[GIVEN ENTRIES Boundary: Start]

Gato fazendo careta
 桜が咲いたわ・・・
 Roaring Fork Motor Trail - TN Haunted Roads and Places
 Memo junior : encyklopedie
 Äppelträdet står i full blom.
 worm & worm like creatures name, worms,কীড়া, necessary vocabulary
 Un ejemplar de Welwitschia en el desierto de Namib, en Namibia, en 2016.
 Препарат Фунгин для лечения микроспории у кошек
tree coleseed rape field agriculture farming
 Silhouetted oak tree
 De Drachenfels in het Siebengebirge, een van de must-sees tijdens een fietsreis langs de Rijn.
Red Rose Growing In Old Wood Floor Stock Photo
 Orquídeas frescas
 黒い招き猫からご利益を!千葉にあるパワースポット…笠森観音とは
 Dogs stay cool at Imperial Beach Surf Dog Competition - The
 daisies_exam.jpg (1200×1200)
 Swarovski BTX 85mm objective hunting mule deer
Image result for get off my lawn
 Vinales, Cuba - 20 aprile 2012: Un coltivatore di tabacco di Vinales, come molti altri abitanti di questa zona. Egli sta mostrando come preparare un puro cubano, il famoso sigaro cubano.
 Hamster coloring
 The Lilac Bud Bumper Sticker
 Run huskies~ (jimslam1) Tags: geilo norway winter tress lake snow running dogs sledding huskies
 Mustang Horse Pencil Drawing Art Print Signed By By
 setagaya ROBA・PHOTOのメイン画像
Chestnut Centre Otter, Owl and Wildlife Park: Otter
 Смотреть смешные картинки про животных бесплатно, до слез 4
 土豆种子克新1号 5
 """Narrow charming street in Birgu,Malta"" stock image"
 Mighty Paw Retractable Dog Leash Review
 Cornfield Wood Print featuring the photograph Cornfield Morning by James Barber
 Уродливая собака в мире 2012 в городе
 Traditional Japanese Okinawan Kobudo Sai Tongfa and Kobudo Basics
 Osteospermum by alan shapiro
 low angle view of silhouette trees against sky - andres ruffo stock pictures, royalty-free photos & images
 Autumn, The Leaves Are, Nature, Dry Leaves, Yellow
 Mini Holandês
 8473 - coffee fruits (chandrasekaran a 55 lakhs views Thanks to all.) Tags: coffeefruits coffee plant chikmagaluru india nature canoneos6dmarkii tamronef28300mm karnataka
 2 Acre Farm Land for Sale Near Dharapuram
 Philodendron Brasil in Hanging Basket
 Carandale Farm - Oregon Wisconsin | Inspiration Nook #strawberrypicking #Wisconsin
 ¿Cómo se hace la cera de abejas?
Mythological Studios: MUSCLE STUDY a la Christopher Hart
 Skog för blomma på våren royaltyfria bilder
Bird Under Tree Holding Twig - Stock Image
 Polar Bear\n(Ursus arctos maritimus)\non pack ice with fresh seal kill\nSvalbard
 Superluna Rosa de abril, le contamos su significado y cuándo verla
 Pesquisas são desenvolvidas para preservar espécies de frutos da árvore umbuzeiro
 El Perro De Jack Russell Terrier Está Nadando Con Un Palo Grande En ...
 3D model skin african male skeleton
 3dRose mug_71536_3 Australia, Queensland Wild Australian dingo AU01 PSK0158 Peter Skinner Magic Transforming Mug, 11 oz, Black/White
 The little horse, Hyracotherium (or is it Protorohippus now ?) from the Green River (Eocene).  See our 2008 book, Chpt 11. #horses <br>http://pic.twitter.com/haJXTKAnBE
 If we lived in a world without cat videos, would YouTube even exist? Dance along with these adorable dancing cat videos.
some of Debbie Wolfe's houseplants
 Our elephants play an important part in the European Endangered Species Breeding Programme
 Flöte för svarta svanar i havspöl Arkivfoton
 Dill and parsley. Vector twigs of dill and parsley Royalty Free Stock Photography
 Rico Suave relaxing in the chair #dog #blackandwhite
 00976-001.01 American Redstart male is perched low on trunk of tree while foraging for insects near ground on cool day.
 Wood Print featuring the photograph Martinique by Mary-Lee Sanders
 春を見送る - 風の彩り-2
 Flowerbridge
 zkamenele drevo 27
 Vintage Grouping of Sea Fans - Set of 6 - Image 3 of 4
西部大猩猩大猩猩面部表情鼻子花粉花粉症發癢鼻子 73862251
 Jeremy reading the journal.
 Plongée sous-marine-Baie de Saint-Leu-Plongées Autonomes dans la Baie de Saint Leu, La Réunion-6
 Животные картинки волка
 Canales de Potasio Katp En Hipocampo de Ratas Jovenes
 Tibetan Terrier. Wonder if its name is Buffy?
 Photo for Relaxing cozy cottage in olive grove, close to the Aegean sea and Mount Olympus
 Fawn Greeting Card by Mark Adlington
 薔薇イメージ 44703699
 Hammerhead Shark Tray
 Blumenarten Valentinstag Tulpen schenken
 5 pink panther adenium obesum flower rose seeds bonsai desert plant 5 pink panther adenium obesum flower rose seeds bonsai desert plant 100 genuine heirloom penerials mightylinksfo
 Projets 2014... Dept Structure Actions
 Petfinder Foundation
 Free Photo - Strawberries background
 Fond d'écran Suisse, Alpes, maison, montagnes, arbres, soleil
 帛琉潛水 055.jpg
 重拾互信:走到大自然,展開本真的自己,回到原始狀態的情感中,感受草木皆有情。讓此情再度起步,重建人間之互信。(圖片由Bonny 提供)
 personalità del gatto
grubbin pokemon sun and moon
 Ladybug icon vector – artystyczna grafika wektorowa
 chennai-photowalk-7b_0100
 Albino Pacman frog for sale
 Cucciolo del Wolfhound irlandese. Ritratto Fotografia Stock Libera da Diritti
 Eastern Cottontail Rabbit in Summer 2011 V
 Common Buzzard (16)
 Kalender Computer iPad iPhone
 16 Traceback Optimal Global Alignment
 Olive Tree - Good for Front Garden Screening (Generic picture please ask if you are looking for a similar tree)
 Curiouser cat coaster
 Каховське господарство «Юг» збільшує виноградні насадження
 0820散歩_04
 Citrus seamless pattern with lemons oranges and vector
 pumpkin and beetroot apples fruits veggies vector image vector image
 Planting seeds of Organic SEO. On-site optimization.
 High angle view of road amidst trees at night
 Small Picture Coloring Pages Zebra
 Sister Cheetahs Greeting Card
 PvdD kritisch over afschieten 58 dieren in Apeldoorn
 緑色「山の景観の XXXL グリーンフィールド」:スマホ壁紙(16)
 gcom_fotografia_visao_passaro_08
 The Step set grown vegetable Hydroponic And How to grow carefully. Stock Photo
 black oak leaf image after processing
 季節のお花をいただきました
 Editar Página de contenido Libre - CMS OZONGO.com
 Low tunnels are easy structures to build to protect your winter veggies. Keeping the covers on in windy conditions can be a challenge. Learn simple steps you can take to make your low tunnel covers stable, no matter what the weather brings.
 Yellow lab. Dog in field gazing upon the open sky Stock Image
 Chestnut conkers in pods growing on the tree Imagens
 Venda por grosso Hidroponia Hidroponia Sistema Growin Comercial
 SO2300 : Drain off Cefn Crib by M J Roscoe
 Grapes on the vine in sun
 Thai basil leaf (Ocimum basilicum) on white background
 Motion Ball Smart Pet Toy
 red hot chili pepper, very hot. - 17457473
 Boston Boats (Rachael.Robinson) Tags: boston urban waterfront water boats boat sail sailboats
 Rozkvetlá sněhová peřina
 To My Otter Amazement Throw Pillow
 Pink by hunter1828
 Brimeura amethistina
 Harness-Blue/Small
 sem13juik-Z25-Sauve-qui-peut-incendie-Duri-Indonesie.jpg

[GIVEN ENTRIES Boundary: End]

- _TASK REQUIREMENTS_: Which lines above hold the word "male"? Copy each of them.

- _TASK OUTPUT_:
 3D model skin african male skeleton
 00976-001.01 American Redstart male is perched low on trunk of tree while foraging for insects near ground on cool day.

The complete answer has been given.